Sur ce, je fis demi-tour et retournai vers ma voiture, encore plus énervé qu'à l'arrivée.

Le chemin jusqu'à la maison de Rodrick fut court. Je surveillai l'entrée durant une heure de plus, le temps que les soldats débarquent. Todd me vit et hocha la tête, suivi par une dizaine d'hommes qui débarquèrent d'un gros véhicule tout terrain. Ils s'éparpillèrent autour de la maison.

Je grimpai les marches du perron et repoussai la porte du pied. Plusieurs cris retentirent quand nous entrâmes d'un seul homme dans la maison et que les enfants se réfugièrent vers leurs parents.

Rodrick tenait un bébé dans les bras. Un bébé putain.

Il était celui qui avait commandité le viol d'Ashika.

Comment pouvait-il avoir un bébé bordel ? Ce n'était pas possible.

Émotionnellement parlant, comment faisait-il hein ? Quand on avait des enfants, on savait le mal que ça nous ferait de les blesser. Que la chair de notre chair soit blessée, n'est-ce pas ?

Je déglutis, repoussant les souvenirs.

Ce n'était pas le moment.

— Rodrick Mongston, vous devez me suivre au Fief de Canberra. Vous serez interrogé par nos forces et vous répondrez à nos questions sous serment. Tout ce que vous pourriez dire dès à présent pourrait être retenu contre vous lors de votre jugement rendu par notre Kaizer.

— Rod ? murmura sa femme, assise dans le canapé, presque cachée par ses trois enfants qui se pressaient contre elle.

— Vous devez dès à présent demander à toute votre meute de revenir ici, dans cette maison et qu'elle se soumette à l'autorité de l'Aster présent qui sera le chef de cette arrestation. Votre meute sera interrogée concernant l'affaire Ashika Archeon.

Un petit cri échappa à Marissa.

— Si des membres de votre meute tentaient de fuir, nous serions dans l'obligation de les poursuivre et de les abattre s'ils ne se soumettaient pas à notre autorité. Avez-vous compris mes demandes ?
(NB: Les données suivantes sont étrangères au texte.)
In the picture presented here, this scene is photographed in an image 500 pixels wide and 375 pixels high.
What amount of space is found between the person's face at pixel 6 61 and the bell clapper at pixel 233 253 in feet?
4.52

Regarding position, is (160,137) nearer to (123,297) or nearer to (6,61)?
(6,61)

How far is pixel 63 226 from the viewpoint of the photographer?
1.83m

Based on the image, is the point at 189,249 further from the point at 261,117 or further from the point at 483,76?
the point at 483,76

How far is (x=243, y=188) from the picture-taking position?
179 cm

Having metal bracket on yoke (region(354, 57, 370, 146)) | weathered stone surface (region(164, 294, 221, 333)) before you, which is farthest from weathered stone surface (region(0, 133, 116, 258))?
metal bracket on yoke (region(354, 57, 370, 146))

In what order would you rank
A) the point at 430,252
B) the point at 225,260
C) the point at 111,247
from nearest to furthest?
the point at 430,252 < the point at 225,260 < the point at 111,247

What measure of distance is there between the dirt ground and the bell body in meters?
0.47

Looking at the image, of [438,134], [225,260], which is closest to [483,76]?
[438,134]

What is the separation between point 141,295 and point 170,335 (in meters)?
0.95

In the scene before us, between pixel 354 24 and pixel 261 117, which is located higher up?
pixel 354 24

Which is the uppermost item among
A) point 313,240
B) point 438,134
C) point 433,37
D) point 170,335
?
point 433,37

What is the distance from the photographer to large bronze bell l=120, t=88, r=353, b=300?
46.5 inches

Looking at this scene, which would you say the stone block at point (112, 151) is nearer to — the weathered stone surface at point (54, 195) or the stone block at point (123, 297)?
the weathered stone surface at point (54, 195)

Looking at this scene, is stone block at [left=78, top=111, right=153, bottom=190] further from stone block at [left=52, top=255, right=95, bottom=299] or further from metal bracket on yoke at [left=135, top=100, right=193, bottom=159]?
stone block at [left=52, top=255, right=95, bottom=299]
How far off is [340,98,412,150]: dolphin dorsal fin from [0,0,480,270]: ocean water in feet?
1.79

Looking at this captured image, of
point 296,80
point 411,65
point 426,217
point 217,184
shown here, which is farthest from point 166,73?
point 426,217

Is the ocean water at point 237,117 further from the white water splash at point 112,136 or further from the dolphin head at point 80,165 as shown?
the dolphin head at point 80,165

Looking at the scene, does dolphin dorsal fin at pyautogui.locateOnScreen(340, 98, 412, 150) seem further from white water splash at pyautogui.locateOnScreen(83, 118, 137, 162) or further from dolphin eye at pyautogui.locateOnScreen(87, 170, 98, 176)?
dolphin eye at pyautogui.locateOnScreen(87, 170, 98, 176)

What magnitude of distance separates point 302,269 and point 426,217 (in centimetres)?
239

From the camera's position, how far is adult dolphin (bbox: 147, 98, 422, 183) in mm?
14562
Rodrick Mongston était à présent très pâle. Un des hommes de Todd tendit ses bras vers le bébé. Le père de l'enfant eut un mouvement de recul avant de se rendre compte à quel point il était entouré et à quel point il était dans la merde à partir de maintenant.

Je ne lui laisserai aucune chance.

— Annoncez à votre meute qu'ils doivent tous venir ici se soumettre à l'autorité de l'Empereur, sous peine de sanction, voire d'exécution.

Il le fit.

Bien sûr qu'il le fit.

Il était obligé.

Quelques heures plus tard, j'étais sur la route du Fief avec plusieurs prisonniers et plusieurs personnes à interroger. Toutes trier sur le volet, certains avaient avoué d'eux-mêmes, les autres je les avais moi-même choisis à l'odeur de leur mensonge.

Toute cette meute était pourrie de l'intérieur.

Toute la meute entière était sûrement au courant de ce que leur Freiherr avait fait à la seule enfant que j'aurais dans cette vie.

J'étais conscient que je devais agir vite et que je devais sortir la vérité de la bouche de cet homme.

Je le devais.

Pour Ashika.

Pour Warren.

Pour notre vengeance et notre paix.

En arrivant au Fief, j'aperçus Warren devant le grand garage qui abritait tous les véhicules du Fief. Autour de lui, il y avait Yuri, Evy et même ce connard d'Achilles.

La colère flamba en moi.

On jouait donc à celui qui donnerait son avis en dernier ?

Je garai le fourgon et bondis en atterrissant brusquement sur le sol. J'en fis le tour et fus prêt à brailler pour qu'on m'entende, et surtout pour ne pas montrer à quel point cela me blessait qu'Evy soit venu voir son frère pour se faire entendre.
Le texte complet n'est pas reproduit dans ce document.